# start of DOCUMENT PASSAGE
1.5.2 `Encoder(in_channels, num_residuals, hidden_size=256, kernel_size=4, stride=2)`

Initializes an encoder with convolutional layers and residual blocks.

Parameters:

Name	Type	Description	Default
`in_channels`	`int`	Number of input channels to the encoder.	required
`num_residuals`	`int`	Number of residual blocks in the encoder.	required
`hidden_size`	`int`	Number of channels in hidden layers.	`256`
`kernel_size`	`int`	Size of the convolutional kernels.	`4`
`stride`	`int`	Stride of the convolutional kernels.	`2`

Source code in src/layers/cv/vq_vae.py

def __init__(
    self,
    in_channels: int,
    num_residuals: int,
    hidden_size: int = 256,
    kernel_size: int = 4,
    stride: int = 2,
) -> None:
    """
    Initializes an encoder with convolutional layers and residual
    blocks.

    Args:
        in_channels: Number of input channels to the encoder.
# end of DOCUMENT PASSAGE
Extend the Encoder documentation past its last line, carrying on from the point where it stops. The records are not required for this work.
# start of EXTRACTED RECORDS
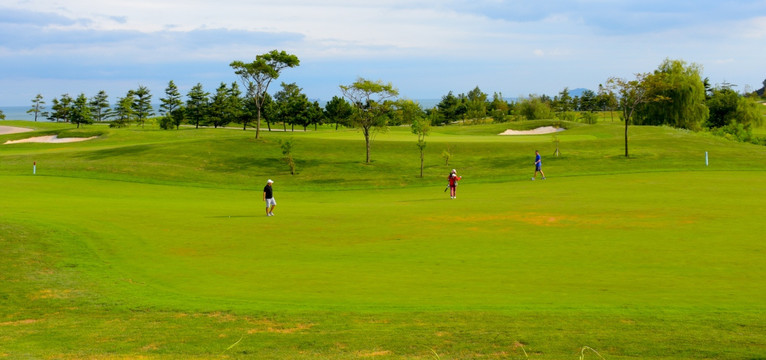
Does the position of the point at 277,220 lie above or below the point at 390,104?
below

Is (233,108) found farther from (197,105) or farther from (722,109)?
(722,109)

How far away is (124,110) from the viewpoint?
138750mm

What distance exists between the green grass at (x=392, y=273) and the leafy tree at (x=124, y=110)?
326 feet

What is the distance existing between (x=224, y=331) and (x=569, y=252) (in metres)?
12.2

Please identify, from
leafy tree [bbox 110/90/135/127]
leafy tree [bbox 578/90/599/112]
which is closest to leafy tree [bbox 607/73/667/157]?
leafy tree [bbox 110/90/135/127]

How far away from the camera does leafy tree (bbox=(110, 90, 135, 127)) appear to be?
13650cm

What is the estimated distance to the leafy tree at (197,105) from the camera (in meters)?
123

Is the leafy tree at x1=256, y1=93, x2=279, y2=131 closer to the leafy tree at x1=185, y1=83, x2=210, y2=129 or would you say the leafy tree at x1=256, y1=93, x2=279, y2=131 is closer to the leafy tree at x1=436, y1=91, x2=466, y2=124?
the leafy tree at x1=185, y1=83, x2=210, y2=129

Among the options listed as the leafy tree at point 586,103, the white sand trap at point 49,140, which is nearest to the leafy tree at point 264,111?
the white sand trap at point 49,140

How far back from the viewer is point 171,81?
137250mm

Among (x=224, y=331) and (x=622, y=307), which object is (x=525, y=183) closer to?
(x=622, y=307)

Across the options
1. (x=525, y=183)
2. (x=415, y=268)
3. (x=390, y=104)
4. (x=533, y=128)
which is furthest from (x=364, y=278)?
(x=533, y=128)

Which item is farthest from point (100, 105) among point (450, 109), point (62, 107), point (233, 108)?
point (450, 109)

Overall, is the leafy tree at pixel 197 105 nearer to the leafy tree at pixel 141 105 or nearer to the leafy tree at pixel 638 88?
the leafy tree at pixel 141 105
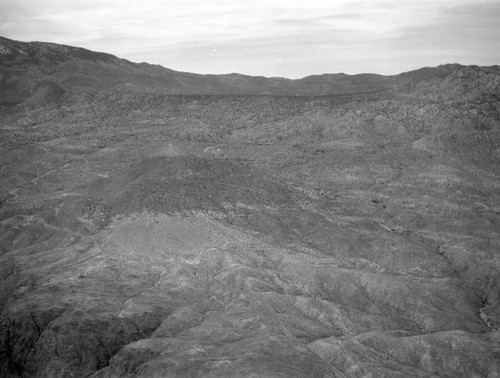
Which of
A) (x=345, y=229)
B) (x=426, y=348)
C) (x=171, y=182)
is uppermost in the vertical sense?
(x=171, y=182)

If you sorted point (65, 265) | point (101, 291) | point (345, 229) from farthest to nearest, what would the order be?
point (345, 229) → point (65, 265) → point (101, 291)

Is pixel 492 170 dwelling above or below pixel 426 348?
above

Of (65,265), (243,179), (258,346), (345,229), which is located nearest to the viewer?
(258,346)

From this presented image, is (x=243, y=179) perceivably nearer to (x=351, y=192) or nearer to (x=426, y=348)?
(x=351, y=192)

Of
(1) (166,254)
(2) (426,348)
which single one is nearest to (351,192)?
(1) (166,254)

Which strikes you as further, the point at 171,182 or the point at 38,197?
the point at 38,197

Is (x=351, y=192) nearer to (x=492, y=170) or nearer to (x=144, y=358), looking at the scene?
(x=492, y=170)

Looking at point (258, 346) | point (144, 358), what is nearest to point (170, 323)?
point (144, 358)

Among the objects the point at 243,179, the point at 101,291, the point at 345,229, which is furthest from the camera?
the point at 243,179

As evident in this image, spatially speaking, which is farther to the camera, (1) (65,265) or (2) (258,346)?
(1) (65,265)
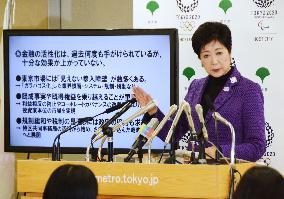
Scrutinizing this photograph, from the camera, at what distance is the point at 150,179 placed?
7.85 feet

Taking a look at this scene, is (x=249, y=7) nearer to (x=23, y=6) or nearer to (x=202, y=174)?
(x=23, y=6)

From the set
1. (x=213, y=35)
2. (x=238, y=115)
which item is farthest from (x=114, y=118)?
(x=213, y=35)

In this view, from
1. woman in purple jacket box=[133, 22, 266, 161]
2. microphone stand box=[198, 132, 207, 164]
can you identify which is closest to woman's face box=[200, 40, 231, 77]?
woman in purple jacket box=[133, 22, 266, 161]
# end of EXTRACTED RECORDS
**RESPONSE:**
        num_residuals: Number of residual blocks in the encoder.
        hidden_size: Number of channels in hidden layers.
        kernel_size: Size of the convolutional kernels.
        stride: Stride of the convolutional kernels.
    """

    super().__init__()

    self.in_channels = in_channels
    self.num_residuals = num_residuals
    self.hidden_size = hidden_size
    self.kernel_size = kernel_size
    self.stride = stride

    self.model = nn.Sequential(
        nn.Conv2d(
            in_channels=in_channels,
            out_channels=hidden_size,
            kernel_size=kernel_size,
            stride=stride,
            padding=1,
        ),
        nn.Conv2d(
            in_channels=hidden_size,
            out_channels=hidden_size,
            kernel_size=kernel_size,
            stride=stride,
            padding=1,
        ),
    )

    self.residual_blocks = nn.ModuleList(
        [
            ResidualBlock(in_channels=hidden_size, hidden_size=hidden_size)
            for _ in range(self.num_residuals)
        ]
    )

1.5.2.1 `forward(input_tensor)`

Forward pass through the encoder.

Parameters:

Name	Type	Description	Default
`input_tensor`	`Tensor`	The input tensor to the encoder.	required

Returns:

Type	Description
`Tensor`	A tensor processed by convolutional layers and residual
`Tensor`	blocks.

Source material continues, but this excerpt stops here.